GLFP (Weibull Mixture) model

I have simulated breakdown stress data for some components.

I tested whether a Weibull or lognormal distribution best fit the data. Please see Figures below. The figures provide median and 95\% prediction intervals in black. The green lines are the non-parametric fit (observations).

It looks like the Weibull distribution fits poorly at the lower tail compared to the lognormal distribution. That is, the Weibull fit overestimates the probability of failing at stress lower than (approximately) 45.

I think, from a visual check alone, that the lognormal fit is best.

However, I am interested in the lower tail of the breakdown stress distribution, and I believe the lognormal distribution is too optimistic. For example, a 95\% prediction interval for the 0.0001\% quantile under the lognormal model is [26.0,28.2], compared to [10.4,13.7] under the Weibull model.

I have also read (no references at hand, sorry) that the lognormal distribution can provide estimates that are too optimistic (in this case predicting that the 0.0001\% quantile is much higher than it actually is).

Write the 95\% prediction interval for the 0.0001\% quantile as [\tau_l,\tau_u]. The biggest error in my decision problem would be a component failing at stress s^* < \tau_l. For this reason, I would like a conservative estimate of the 0.0001\% quantile.

Generally, the Weibull model is preferred over the lognormal model when small quantiles are of interest since the Weibull model provides a more conservative estimate. However, for my data, I think these estimates are too conservative (and wrong) because the model fits poorly in the region I am most interested in.

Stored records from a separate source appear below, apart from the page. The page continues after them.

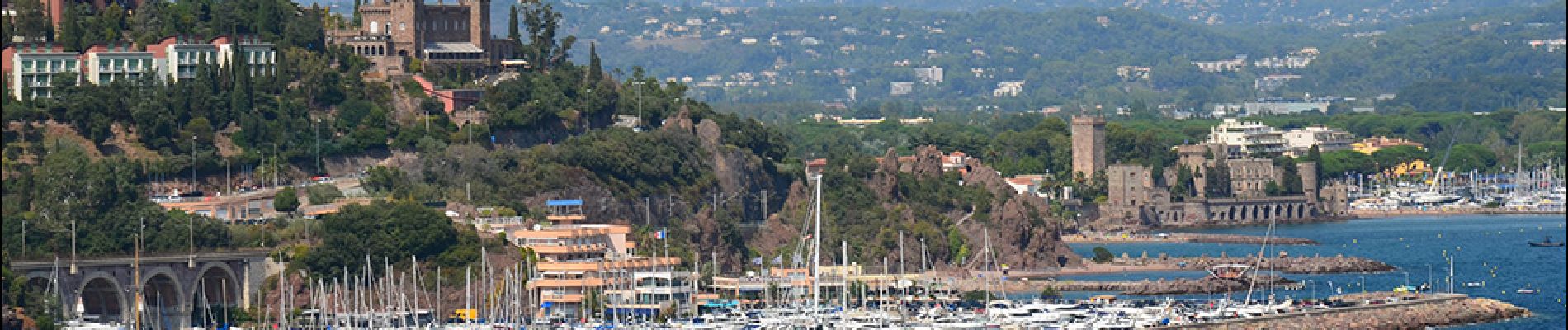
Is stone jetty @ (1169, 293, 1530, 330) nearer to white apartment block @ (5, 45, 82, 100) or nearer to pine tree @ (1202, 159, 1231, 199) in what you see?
white apartment block @ (5, 45, 82, 100)

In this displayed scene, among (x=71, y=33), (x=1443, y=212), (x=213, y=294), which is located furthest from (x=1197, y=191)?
(x=213, y=294)

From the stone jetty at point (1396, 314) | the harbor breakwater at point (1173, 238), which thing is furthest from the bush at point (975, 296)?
the harbor breakwater at point (1173, 238)

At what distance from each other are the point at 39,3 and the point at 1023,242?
126 feet

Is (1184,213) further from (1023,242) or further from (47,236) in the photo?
(47,236)

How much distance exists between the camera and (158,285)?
273ft

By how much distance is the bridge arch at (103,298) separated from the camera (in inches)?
3177

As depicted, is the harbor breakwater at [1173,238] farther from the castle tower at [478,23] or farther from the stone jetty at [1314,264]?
the castle tower at [478,23]

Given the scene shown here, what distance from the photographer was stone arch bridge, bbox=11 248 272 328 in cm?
8019

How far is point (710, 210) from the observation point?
108 metres

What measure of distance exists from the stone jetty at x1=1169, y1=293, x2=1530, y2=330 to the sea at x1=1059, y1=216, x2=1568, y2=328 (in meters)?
0.81

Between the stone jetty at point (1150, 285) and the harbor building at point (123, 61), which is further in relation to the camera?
the stone jetty at point (1150, 285)

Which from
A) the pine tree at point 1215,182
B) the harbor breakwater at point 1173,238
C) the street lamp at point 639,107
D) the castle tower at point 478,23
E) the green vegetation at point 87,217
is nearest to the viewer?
the green vegetation at point 87,217

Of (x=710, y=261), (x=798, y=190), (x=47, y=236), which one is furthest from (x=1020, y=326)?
(x=798, y=190)

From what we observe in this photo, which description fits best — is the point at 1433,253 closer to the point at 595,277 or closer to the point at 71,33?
the point at 595,277
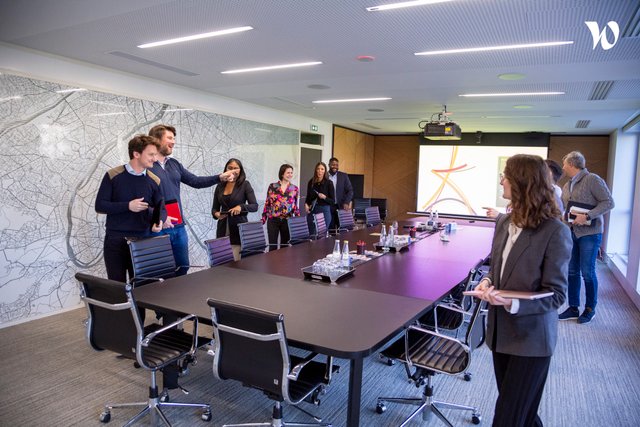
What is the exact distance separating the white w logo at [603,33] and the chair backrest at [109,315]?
3429 mm

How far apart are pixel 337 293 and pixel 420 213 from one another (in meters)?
8.32

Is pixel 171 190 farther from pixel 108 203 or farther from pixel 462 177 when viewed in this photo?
pixel 462 177

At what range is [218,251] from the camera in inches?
148

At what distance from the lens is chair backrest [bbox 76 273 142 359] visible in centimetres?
226

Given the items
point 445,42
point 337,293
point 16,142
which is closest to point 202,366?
point 337,293

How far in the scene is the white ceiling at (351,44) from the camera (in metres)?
2.98

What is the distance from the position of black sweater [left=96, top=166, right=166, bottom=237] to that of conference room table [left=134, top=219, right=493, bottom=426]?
2.52 ft

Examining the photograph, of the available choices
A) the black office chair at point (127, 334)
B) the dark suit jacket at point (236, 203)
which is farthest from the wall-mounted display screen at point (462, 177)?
the black office chair at point (127, 334)

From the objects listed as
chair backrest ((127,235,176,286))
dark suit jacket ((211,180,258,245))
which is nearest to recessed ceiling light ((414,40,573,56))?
dark suit jacket ((211,180,258,245))

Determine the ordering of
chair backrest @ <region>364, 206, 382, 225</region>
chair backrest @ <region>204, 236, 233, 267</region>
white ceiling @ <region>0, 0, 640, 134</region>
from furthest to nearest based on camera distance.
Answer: chair backrest @ <region>364, 206, 382, 225</region>, chair backrest @ <region>204, 236, 233, 267</region>, white ceiling @ <region>0, 0, 640, 134</region>

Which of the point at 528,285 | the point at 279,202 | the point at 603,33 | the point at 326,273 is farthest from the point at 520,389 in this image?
the point at 279,202

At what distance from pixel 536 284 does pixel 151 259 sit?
2679mm

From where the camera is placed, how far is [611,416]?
2.90 m

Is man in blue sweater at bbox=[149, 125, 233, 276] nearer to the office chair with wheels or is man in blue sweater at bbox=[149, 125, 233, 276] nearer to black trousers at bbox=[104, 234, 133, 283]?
black trousers at bbox=[104, 234, 133, 283]
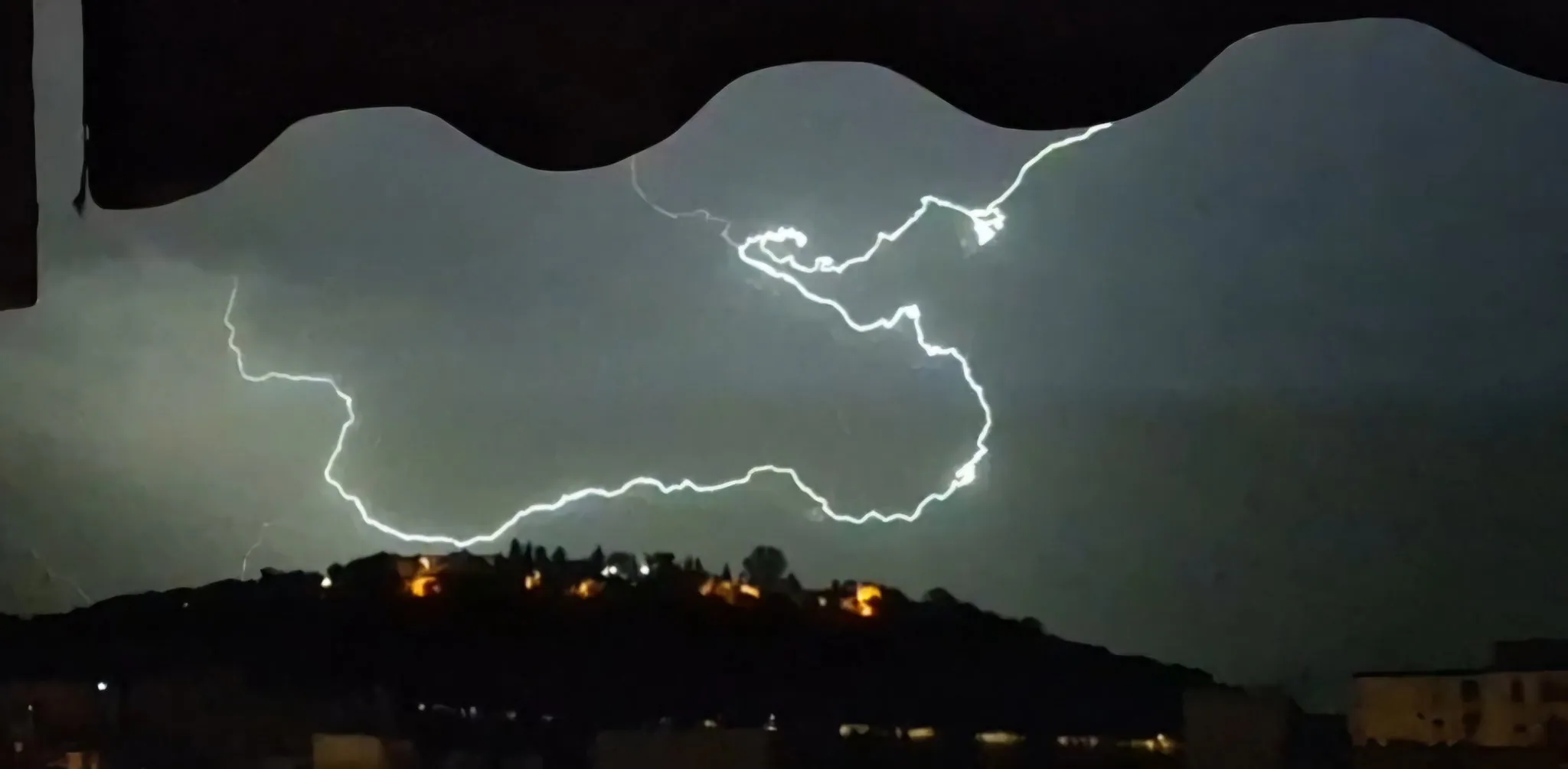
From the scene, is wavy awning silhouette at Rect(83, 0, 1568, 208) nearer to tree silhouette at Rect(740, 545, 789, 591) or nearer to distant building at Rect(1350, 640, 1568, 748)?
tree silhouette at Rect(740, 545, 789, 591)

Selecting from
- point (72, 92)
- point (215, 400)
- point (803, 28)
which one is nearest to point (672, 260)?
point (803, 28)

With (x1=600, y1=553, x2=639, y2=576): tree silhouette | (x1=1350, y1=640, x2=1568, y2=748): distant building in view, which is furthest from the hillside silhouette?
(x1=1350, y1=640, x2=1568, y2=748): distant building

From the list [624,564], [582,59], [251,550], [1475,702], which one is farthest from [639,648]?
[1475,702]

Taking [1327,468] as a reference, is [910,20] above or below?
above

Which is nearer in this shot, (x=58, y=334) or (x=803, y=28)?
(x=803, y=28)

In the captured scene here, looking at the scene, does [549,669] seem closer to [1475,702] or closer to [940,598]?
[940,598]

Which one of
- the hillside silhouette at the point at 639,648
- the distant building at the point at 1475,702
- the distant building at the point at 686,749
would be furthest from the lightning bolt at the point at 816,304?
the distant building at the point at 1475,702

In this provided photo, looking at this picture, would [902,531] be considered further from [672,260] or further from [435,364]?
[435,364]
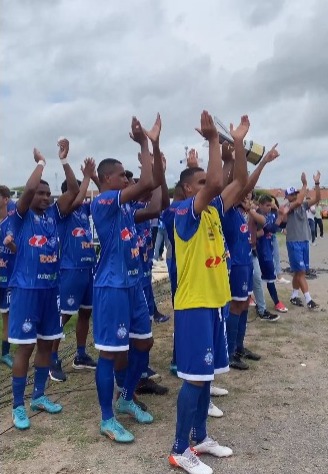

I then tested whether a generalized limited failure population (GLFP) model would work. This model is a mixture of Weibull distributions. My hope was that a mixture of Weibull distributions would fit better in the lower tail and would also provide more conservative estimates than the lognormal fit. The cdf of the GLFP distribution is written as

F(t; \pi,\alpha_1, \beta_1, \alpha_2, \beta_2) = 1-(1-\pi F_1(t;\alpha_1, \beta_1))(1-F_2(t;\alpha_2, \beta_2)),

where F_1(t;\alpha_1, \beta_1) and F_2(t;\alpha_2, \beta_2) are Weibull cdf’s, where \alpha_1, \alpha_2 are scale parameters and \beta_1, \beta_2 are shape parameters.

I had trouble estimating the parameters of this mixture distribution. I played around with this distribution and found a decent fit to the data when (\alpha_1,\beta_1,\alpha_2,\beta_2) = (42.5,100, 44.7,14.3).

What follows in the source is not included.